On January 28, 2012, the United States, Canada and many other countries celebrated Data Privacy Day. This is a recognition that people, businesses and governments need to be aware of data privacy and how to protect it. Last October, the US government marked the eighth annual National Cyber Security Awareness Month sponsored by the Department of Homeland Security. That event helped educate people on the importance of internet security. The two events go hand in hand.
Data Privacy Day is an annual international celebration designed to promote awareness about privacy and education about best privacy practices. It began in the US and Canada in January 2008, as an extension of the Data Protection Day celebration that started in Europe in 2007. In the US, the House and Senate passed resolutions recognizing January 28 as National Data Privacy Day.
January 28th also commemorates the signing of Convention 108, the first legally binding international treaty dealing with privacy and data protection, which recognizes an individual’s right to protection of personal information as a fundamental freedom.

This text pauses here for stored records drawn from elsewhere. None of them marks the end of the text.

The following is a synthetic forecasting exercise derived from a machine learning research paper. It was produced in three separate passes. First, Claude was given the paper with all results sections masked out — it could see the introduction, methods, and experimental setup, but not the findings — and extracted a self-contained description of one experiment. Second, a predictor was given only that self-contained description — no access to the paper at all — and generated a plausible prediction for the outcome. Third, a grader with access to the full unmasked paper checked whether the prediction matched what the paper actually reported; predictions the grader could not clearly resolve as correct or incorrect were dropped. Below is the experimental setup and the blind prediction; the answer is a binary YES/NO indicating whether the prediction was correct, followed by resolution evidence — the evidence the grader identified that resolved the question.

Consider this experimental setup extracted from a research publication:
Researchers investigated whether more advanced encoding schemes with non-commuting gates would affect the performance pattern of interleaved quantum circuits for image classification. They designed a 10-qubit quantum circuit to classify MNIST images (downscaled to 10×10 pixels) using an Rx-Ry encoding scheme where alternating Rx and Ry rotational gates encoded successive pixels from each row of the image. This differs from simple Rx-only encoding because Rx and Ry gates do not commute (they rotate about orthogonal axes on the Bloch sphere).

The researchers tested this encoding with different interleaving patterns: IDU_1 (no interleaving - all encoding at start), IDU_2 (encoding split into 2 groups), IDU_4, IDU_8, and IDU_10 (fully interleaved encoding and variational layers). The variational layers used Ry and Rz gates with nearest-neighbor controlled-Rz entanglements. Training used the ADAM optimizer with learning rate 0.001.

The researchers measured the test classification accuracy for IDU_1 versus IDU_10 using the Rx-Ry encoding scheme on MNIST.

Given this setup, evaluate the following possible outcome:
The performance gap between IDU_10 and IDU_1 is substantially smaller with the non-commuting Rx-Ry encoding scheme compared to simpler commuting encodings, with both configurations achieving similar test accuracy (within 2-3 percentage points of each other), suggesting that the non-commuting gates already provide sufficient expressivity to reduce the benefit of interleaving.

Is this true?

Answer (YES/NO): NO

With the announcement last week of Google’s proposed change in its privacy policies, it’s a good time for individuals and businesses to think about who is collecting information from us and what they are doing with it. Just about everything we are and do is captured and stored somewhere. Our identities, locations, actions, purchases, associations, movements, and histories are sitting in databases and servers all over the world. If any of this information is sitting on a public server, Google, Bing and other search engines have crawled, catalogued and stored it so that anyone can access it.
The big questions you should ask are:
- Who is collecting all of this data?
- What are they doing with it?
- Who are they sharing it with?
- How can I protect my information from being misused?
These are not just questions for consumers, but for businesses and governments too. Businesses have to question whether they are complying with laws and regulations requiring consumer privacy protections. They know that customers have to trust them before they will use and pay for products and services. Governments need to enact legislation that protects consumers but doesn’t stifle competition, innovation, progress and growth. Technology is changing constantly and everyone needs to expect that personal information is kept secure and only those who need legitimate access to it, have it.
Here are a few tips on keeping your personal information secure:
- Before you enter your personal information online, decide if what you are getting is worth divulging that data.
- Look at the privacy settings in social networking sites and set them to limit who can access your information.
- Avoid sharing personal information publicly including: your date of birth, home address, phone numbers, social security number, financial information and travel plans.
- Enable a password to access you smart phone and make it a strong one.
- Use location based services with care, making sure you don’t divulge too much about your whereabouts.
- Secure your home Wi-Fi with WPA security and a strong password.
- Think before you text and send email. Remember that a text and an email can be forwarded to anyone.